The PC port is where Borderlands 3 really struggles. The game is plagued with bugs big and small, from random elemental effects never disappearing from the screen to quest givers bugging out and breaking the quest. I suspect a few more weeks of debugging would have helped, but Gearbox now has a busy post-launch schedule full of bug stomping. While Gearbox has continued its tradition of PC ports offering fantastic support for all the graphical options for PC users, they also utterly fail at everything else. Menus are mostly designed for console. Inputting commands is keyboard heavy with absolutely no right click options in sight. While it was nice to see an option for changing controller key binds, the keyboard situation is an absolute mess for those of us not using a QWERTY keyboard. Menu navigation and push to talk are completely hardcoded. Options for changing vehicle control styles is broken, and it is currently impossible to change the air control and vehicle control key, something that shares the same keys by default.

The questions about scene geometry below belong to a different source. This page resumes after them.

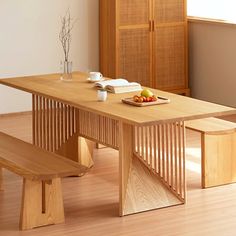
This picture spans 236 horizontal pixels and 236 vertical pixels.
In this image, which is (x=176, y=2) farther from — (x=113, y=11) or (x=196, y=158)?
(x=196, y=158)

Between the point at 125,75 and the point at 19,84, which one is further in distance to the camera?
the point at 125,75

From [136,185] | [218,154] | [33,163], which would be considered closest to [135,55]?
[218,154]

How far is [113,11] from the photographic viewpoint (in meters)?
8.15

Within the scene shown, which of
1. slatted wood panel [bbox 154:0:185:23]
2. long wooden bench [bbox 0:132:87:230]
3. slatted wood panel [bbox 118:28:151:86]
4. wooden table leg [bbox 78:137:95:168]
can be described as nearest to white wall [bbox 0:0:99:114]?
slatted wood panel [bbox 118:28:151:86]

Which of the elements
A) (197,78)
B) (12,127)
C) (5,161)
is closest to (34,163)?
(5,161)

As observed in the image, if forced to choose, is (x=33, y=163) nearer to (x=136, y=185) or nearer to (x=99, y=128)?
(x=136, y=185)

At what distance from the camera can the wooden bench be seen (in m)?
5.77

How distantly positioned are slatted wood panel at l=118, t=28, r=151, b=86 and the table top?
1866mm

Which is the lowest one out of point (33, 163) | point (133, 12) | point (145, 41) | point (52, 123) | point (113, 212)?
point (113, 212)

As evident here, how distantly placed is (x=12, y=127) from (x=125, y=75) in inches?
52.3

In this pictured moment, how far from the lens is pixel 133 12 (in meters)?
8.23

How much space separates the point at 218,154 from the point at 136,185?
0.79m

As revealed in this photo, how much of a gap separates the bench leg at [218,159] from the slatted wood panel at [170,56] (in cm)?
275

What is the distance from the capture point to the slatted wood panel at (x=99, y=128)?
570 centimetres
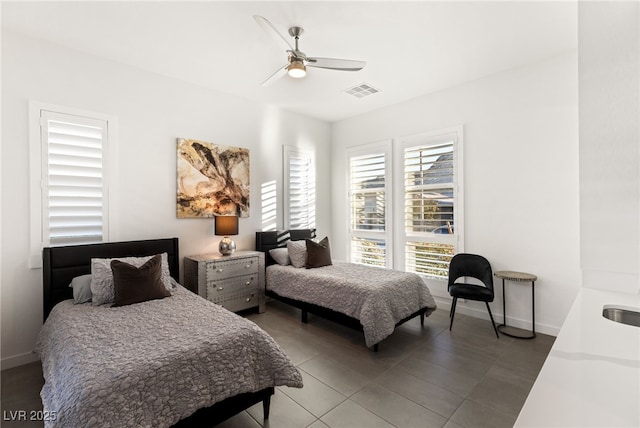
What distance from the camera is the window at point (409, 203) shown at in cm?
402

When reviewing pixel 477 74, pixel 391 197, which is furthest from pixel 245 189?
pixel 477 74

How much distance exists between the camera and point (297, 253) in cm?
404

Then there are smaller annoyances, like unnecessarily switching the order of quit to menu and quit to desktop buttons while in game and in the title screen. I am completely disappointed in the Borderlands 3 PC port after Borderlands 2 easily earned itself the title of one of the best PC ports of its time.
Borderlands 3 is looking great. The game is still sporting its signature cel shaded graphics. Leaving Pandora means players are finally treated to a more diverse set of environments than the dusty, bandit-ridden Borderlands. The new planets offer a great variety of sights and sounds, from the dense cityscape of Promethea to the murky backwater swamps of Eden-6. It’s also nice to see the planets come with their own set of monsters.
The audio experience is top notch. The soundtrack is a great mix of traditional video game scores and rock songs. The sound effects have improved significantly over Borderlands 2. The guns have a lot more punch to them and sound very realistic. The voice acting is also excellent. While it’s a shame that some beloved voice actors were not able to reprise their roles, their replacements keep the quality high.
Borderlands 3 is a fantastic FPS. The story is solid, even if the Calypso Twins aren’t the most lovable villain. The gameplay is a significant improvement over previous titles, and the audio/visual presentation is top notch. The PC port is a little more disappointing. If you plan on using the default key binds, you will avoid most of the frustration. However, the Borderlands 3 PC portstill has plenty of room for improvement.